◆ **TASK ITEM**
In the entries below, find the lines with the word "name" and copy them.

◆ **WORKING DATA**

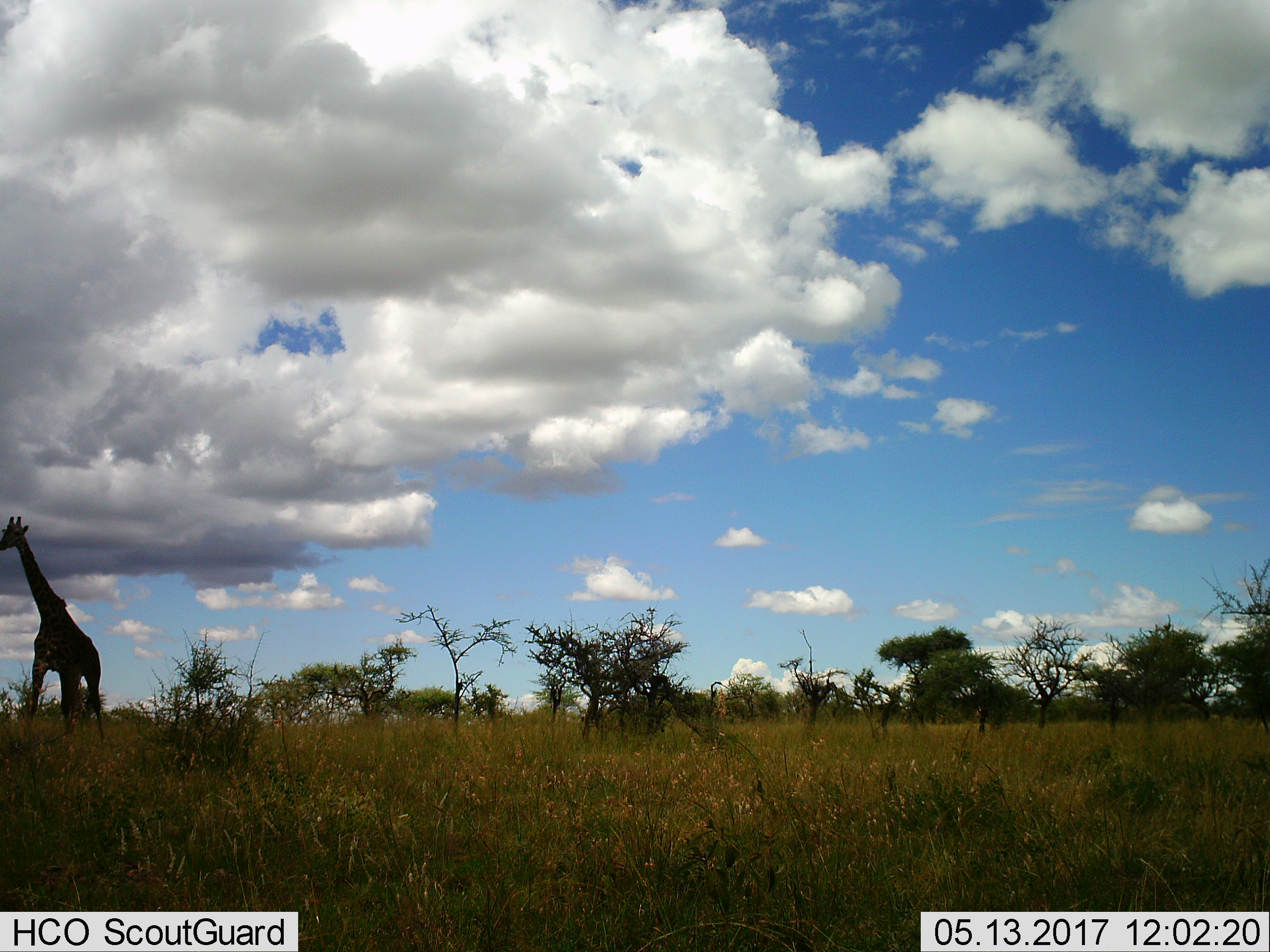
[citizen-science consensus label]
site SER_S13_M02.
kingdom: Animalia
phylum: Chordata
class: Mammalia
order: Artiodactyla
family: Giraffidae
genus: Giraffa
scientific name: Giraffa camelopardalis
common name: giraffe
--
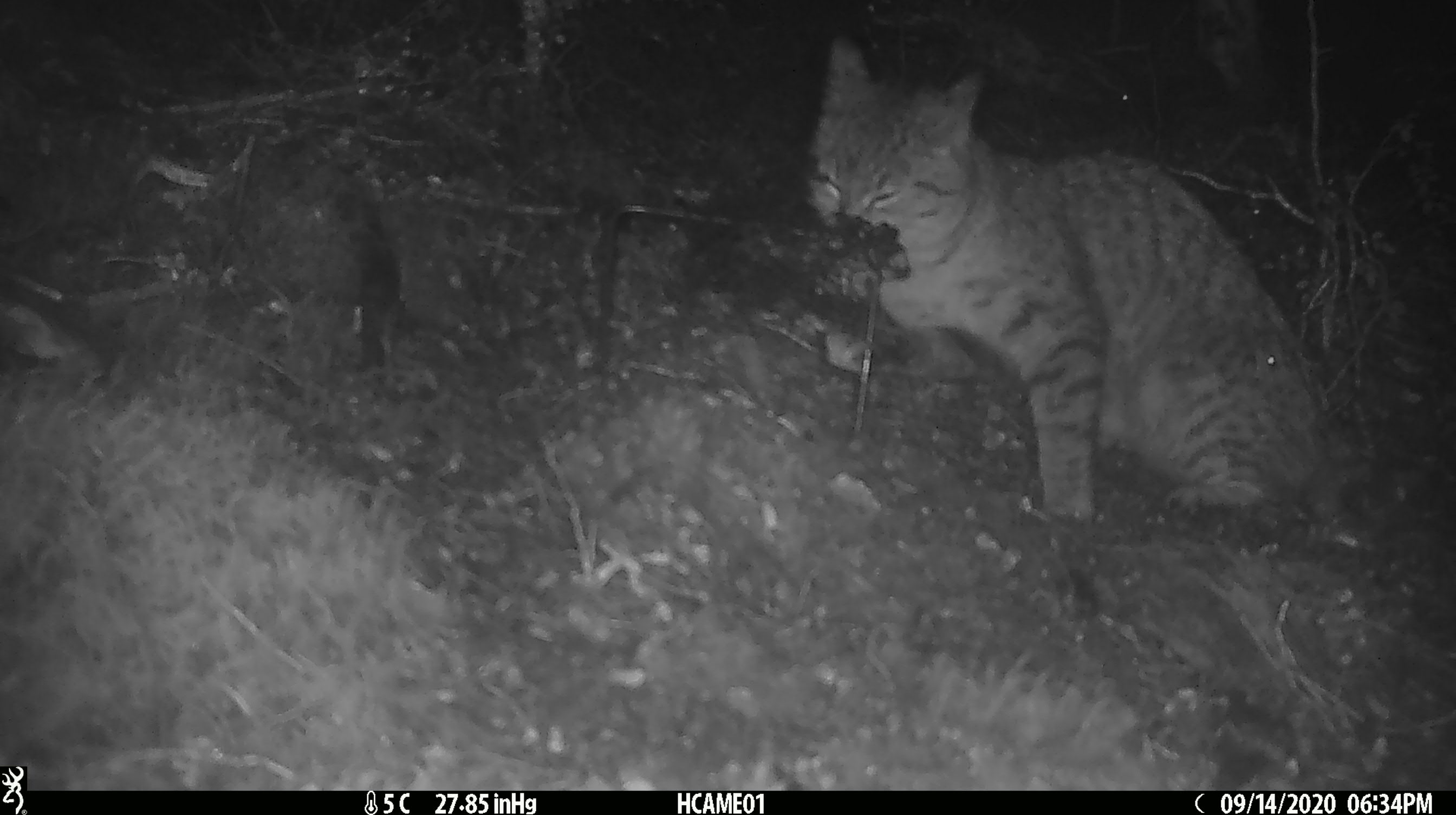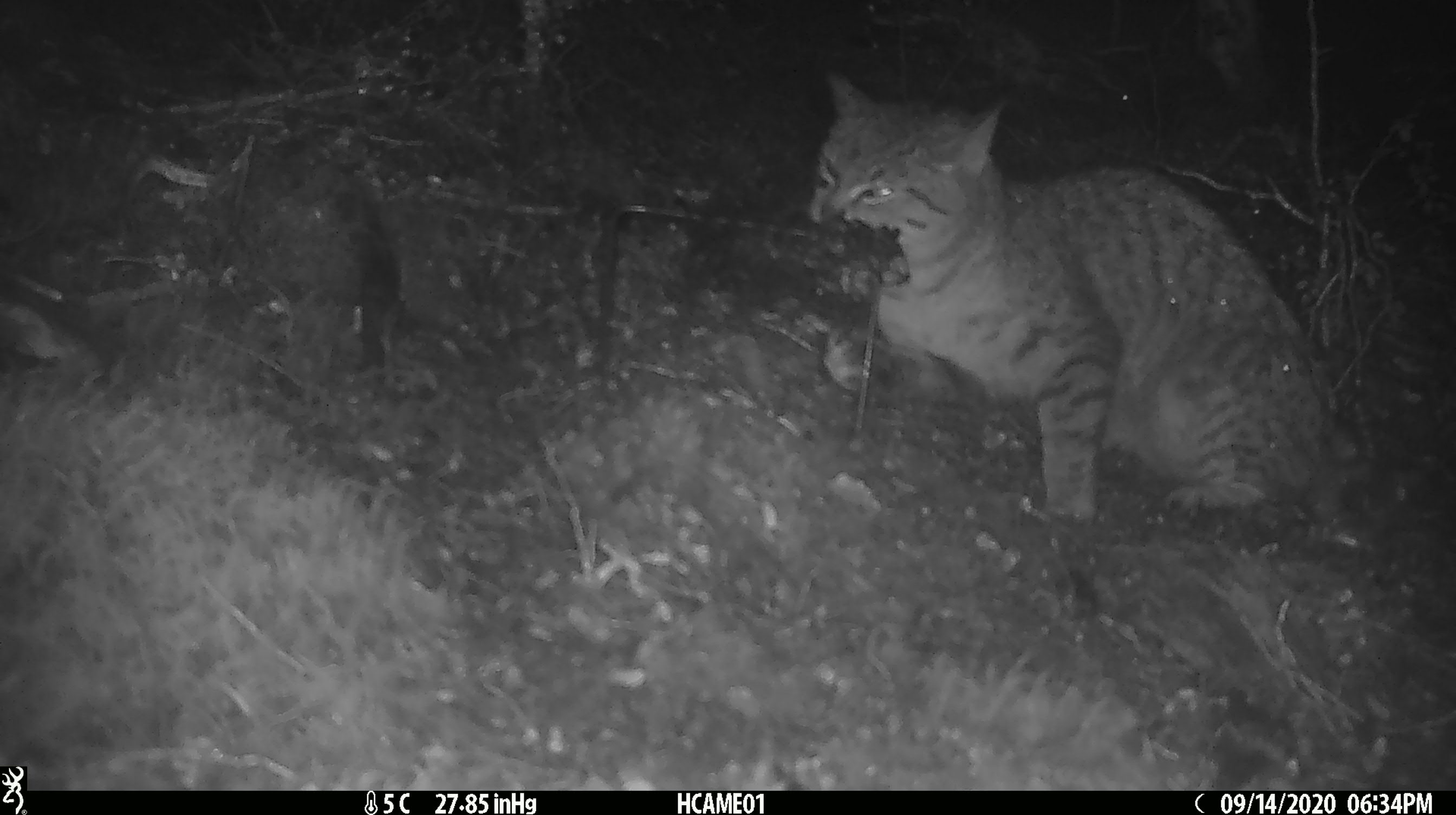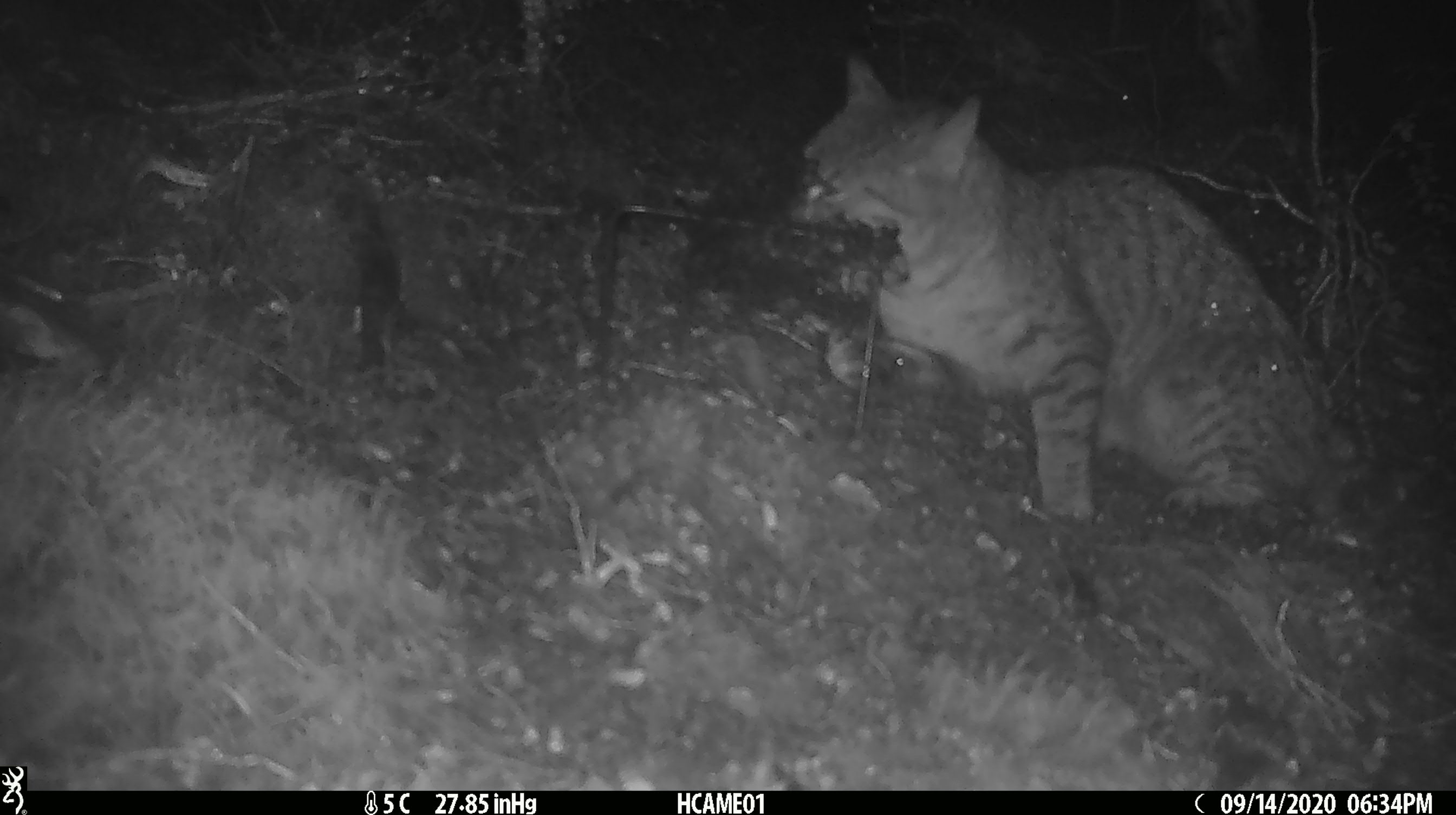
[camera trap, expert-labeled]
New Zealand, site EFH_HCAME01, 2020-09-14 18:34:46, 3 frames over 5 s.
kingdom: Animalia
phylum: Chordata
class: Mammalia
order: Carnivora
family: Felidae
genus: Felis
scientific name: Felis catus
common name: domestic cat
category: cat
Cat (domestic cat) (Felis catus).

◆ **OUTPUT OF THE TASK**
scientific name: Giraffa camelopardalis
common name: giraffe
scientific name: Felis catus
common name: domestic cat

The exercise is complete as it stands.